▸ **Job**
Convert the items from the line with "How much distance" up to and including the line with "37.6 metres" into a numbered list, leaving out blank lines.

▸ **Raw data**
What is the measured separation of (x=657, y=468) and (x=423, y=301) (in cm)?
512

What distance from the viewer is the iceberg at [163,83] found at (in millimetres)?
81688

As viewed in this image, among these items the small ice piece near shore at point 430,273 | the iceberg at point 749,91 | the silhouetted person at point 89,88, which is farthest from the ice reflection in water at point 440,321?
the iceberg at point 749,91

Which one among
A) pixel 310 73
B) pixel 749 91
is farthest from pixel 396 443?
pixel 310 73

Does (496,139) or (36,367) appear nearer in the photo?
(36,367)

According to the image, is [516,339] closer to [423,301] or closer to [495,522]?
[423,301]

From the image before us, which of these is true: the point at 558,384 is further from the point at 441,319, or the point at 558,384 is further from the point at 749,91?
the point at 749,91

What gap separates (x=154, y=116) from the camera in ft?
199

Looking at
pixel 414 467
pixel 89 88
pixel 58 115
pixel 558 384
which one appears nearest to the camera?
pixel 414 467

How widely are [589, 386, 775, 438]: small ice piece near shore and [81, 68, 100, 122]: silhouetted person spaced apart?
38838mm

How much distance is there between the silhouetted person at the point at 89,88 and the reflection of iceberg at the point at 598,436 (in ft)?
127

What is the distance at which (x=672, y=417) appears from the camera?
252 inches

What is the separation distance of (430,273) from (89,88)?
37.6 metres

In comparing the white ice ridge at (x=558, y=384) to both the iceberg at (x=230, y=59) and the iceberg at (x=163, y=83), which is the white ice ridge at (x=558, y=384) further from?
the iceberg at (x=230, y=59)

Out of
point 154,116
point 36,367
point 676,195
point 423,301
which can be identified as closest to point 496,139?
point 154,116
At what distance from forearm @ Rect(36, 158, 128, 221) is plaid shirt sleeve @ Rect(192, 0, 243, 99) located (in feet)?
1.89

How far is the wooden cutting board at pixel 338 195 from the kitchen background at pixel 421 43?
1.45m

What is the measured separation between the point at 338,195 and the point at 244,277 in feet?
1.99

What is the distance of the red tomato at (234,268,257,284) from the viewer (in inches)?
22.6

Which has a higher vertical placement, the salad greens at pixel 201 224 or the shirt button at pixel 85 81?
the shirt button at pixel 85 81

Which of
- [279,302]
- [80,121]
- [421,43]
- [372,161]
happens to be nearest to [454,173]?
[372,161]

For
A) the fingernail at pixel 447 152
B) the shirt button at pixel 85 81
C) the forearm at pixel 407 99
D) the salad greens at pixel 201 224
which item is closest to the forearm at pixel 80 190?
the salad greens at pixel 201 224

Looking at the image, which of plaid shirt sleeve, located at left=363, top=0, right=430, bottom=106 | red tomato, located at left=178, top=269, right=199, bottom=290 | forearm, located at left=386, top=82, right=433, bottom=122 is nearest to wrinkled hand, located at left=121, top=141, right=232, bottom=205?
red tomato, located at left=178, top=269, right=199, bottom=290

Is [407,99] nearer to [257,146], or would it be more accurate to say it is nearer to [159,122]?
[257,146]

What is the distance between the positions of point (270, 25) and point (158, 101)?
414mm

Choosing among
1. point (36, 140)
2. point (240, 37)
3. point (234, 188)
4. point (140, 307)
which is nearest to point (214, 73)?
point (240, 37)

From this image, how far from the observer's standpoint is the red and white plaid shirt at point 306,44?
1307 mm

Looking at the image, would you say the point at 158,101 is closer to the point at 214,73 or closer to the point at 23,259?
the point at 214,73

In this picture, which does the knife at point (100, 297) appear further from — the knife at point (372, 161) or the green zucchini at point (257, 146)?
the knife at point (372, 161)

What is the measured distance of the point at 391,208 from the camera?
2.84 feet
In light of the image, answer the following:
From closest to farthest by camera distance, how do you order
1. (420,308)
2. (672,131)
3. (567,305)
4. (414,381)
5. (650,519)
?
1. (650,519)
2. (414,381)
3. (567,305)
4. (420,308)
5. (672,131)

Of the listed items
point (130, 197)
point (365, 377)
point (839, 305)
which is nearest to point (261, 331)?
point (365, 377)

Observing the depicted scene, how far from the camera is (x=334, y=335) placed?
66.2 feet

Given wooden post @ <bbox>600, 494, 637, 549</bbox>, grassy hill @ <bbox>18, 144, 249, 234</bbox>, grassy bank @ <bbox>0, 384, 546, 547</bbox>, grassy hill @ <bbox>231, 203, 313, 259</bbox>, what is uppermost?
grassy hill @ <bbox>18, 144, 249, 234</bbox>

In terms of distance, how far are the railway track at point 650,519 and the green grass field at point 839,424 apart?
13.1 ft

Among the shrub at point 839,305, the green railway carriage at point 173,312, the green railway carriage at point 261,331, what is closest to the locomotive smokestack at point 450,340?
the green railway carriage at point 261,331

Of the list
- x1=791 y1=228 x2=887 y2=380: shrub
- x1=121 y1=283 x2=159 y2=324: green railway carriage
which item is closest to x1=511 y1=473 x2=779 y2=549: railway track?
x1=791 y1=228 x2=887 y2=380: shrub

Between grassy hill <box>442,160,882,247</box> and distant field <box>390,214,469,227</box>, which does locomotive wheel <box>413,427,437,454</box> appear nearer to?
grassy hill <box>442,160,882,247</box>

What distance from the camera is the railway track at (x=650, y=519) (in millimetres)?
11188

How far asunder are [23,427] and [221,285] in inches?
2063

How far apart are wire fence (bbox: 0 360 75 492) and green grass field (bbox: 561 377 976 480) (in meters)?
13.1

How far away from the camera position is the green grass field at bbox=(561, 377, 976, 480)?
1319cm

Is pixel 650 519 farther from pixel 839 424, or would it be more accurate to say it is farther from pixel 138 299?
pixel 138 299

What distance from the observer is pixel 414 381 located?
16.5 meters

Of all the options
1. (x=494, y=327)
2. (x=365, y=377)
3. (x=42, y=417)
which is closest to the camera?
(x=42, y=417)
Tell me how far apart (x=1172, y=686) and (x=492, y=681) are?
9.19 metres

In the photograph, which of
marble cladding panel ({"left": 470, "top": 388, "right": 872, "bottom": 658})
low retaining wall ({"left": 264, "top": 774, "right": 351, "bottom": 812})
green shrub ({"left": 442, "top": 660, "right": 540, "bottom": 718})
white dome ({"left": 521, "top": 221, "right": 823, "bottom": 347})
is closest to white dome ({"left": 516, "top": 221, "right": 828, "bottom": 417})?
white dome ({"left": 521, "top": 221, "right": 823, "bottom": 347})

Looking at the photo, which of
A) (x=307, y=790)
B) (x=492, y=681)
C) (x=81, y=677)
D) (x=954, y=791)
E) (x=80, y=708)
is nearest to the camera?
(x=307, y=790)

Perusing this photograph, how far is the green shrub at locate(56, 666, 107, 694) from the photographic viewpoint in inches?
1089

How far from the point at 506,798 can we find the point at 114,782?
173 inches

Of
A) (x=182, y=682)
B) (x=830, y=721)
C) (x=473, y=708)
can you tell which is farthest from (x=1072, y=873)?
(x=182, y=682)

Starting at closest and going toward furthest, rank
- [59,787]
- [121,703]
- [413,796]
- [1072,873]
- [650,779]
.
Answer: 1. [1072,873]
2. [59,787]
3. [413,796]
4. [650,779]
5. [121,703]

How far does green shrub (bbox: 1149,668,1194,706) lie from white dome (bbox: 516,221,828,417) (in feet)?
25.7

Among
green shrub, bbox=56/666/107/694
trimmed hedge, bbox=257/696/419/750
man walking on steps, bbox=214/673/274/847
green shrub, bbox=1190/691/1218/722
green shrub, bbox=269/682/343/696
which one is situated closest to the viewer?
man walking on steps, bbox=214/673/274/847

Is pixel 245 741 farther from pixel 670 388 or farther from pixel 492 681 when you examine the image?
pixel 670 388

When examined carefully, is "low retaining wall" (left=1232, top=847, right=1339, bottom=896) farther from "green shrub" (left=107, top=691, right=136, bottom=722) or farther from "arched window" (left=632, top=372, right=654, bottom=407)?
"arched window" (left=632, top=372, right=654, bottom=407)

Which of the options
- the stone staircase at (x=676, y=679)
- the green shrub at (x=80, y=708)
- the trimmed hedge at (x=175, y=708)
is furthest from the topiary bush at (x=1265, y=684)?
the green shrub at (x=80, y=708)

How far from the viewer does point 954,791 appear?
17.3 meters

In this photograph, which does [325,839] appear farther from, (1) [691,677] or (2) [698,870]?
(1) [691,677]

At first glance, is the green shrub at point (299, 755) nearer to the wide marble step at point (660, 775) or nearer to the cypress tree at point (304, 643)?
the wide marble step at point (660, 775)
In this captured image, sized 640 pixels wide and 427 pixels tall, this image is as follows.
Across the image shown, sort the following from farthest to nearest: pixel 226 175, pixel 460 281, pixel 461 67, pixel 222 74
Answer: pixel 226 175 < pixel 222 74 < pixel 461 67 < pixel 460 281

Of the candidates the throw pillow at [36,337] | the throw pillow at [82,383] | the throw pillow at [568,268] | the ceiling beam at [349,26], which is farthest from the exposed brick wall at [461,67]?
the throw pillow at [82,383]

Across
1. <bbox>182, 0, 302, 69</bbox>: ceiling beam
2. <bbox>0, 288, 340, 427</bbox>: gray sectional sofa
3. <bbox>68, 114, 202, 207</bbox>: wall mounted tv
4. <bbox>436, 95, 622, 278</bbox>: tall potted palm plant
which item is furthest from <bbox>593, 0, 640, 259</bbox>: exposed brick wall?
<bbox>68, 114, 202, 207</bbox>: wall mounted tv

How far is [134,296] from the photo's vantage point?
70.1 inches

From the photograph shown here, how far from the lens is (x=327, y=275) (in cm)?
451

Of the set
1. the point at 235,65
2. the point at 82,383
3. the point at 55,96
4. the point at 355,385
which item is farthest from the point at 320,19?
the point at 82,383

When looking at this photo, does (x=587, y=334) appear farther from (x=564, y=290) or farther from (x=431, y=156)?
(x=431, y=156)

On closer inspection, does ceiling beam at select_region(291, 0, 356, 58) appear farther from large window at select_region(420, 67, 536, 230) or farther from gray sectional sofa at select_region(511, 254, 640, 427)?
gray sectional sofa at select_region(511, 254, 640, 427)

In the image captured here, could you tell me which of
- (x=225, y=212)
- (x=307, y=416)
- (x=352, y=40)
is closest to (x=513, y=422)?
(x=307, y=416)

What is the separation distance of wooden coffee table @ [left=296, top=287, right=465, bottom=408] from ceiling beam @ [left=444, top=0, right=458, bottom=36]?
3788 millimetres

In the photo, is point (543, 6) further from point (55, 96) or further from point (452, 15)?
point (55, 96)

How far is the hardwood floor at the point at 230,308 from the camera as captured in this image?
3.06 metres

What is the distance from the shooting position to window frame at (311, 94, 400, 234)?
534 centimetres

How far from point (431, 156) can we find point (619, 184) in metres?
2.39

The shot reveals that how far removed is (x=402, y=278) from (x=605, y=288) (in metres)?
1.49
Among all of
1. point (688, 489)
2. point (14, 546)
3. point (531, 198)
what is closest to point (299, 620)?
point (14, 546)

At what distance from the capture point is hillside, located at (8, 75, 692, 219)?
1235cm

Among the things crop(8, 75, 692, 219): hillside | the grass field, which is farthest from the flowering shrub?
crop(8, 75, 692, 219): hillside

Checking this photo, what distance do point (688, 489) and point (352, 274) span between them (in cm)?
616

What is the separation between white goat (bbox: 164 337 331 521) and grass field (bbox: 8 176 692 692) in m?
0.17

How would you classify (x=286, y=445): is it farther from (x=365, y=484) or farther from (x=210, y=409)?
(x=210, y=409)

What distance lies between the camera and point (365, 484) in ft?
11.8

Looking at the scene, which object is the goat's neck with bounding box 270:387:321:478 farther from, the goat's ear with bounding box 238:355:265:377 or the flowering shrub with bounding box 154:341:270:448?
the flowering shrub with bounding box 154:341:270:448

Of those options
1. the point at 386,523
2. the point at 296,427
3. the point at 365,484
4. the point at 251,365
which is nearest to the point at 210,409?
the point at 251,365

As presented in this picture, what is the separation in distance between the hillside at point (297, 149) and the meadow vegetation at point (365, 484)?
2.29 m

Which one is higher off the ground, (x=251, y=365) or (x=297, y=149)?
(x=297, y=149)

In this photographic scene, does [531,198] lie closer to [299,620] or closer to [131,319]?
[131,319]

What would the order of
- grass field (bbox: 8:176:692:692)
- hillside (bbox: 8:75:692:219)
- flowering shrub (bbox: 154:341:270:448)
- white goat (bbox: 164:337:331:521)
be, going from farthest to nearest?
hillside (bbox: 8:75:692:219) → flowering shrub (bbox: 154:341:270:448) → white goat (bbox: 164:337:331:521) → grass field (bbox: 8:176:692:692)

▸ **Task answer**
1. How much distance is there between the silhouetted person at the point at 89,88 and the reflection of iceberg at the point at 598,436 (in ft)?
2. 127
3. What is the distance at which (x=672, y=417) appears from the camera?
4. 252 inches
5. What is the separation distance of (430,273) from (89,88)?
6. 37.6 metres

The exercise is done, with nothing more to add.